PubMed 24026041
Referenced in: none
Automatically associated channels: TRP , TRPM , TRPM7
Title: The interaction of transient receptor potential melastatin 7 with macrophages promotes vascular adventitial remodeling in transverse aortic constriction rats.
Authors: Yan Li, Hui Jiang, Chengchao Ruan, Jiuchang Zhong, Pingjin Gao, Dingliang Zhu, Wenquan Niu, Shujie Guo
Journal, date & volume: Hypertens. Res., 2014 Jan , 37, 35-42
PubMed link: http://www.ncbi.nlm.nih.gov/pubmed/24026041
Abstract
Transient receptor potential melastatin 7 (TRPM7), a novel channel kinase, has been recently identified in the vasculature. However, its regulation and function in vascular diseases remain poorly understood. To address this lack of knowledge, we sought to examine whether TRPM7 can mediate the vascular remodeling process induced by pressure overload in the right common carotid artery proximal to the band (RCCA-B) in male Sprague-Dawley rats with transverse aortic constriction (TAC). The contribution of TRPM7 to amplified vascular remodeling after TAC was tested using morphometric and western blot analyses. Pressure overload-induced vascular wall thickening, especially in the adventitia, was readily detected in RCCA-B. The TRPM7 level was increased with a simultaneous accumulation of macrophages in the adventitia of RCCA-B, whereas the anti-inflammatory molecule annexin-1, a TRPM7 downstream target, was decreased. After the addition of the TRPM7 inhibitor 2-aminoethoxydiphenyl borate (2-APB), significant reductions in macrophage accumulation as well as the expression of monocyte chemotactic protein-1, SM-22-α and collagen I were observed, whereas annexin-1 was rescued.

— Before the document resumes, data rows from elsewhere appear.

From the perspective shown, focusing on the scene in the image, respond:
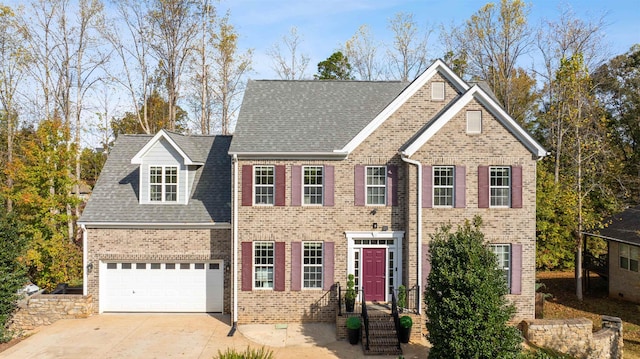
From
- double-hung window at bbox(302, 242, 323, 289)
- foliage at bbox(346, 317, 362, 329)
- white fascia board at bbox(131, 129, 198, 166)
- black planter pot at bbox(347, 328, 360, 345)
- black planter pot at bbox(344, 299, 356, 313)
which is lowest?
black planter pot at bbox(347, 328, 360, 345)

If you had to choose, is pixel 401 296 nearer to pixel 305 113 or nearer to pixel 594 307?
pixel 305 113

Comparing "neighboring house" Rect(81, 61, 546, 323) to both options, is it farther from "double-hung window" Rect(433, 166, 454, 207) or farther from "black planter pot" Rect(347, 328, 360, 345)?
"black planter pot" Rect(347, 328, 360, 345)

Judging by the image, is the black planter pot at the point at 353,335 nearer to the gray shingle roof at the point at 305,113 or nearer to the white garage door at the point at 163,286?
the white garage door at the point at 163,286

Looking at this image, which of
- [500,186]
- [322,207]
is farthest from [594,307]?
[322,207]

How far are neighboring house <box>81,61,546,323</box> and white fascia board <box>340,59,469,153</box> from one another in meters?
0.05

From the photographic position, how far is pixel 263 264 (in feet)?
49.3

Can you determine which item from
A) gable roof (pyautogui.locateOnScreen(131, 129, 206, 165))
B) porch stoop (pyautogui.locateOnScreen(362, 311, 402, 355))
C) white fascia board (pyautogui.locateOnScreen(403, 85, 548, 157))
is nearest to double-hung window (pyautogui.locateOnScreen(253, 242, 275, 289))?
porch stoop (pyautogui.locateOnScreen(362, 311, 402, 355))

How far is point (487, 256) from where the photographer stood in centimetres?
1041

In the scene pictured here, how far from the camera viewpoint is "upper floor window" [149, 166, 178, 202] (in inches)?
634

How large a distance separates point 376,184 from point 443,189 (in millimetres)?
2444

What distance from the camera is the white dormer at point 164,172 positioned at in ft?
52.4

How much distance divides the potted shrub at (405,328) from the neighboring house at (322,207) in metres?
1.58

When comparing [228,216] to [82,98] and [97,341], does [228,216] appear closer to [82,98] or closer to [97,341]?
[97,341]

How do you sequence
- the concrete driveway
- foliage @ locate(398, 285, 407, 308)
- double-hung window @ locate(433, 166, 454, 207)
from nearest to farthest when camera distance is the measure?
the concrete driveway
foliage @ locate(398, 285, 407, 308)
double-hung window @ locate(433, 166, 454, 207)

Finally, in cultured vascular adventitial fibroblasts treated with macrophage-conditioned medium, there were marked increases in the expression of TRPM7 and SM-22-α with a concurrent reduction in annexin-1 expression; these effects were largely prevented by treatment with 2-APB and specific anti-TRPM7 small interfering RNA. Our findings provide the first demonstration of the potential regulatory roles of TRPM7 in the vascular inflammation, pressure overload-mediated vascular adventitial collagen accumulation and cell phenotypic transformation in TAC rats. The targeting of TRPM7 has potential therapeutic importance for vascular diseases.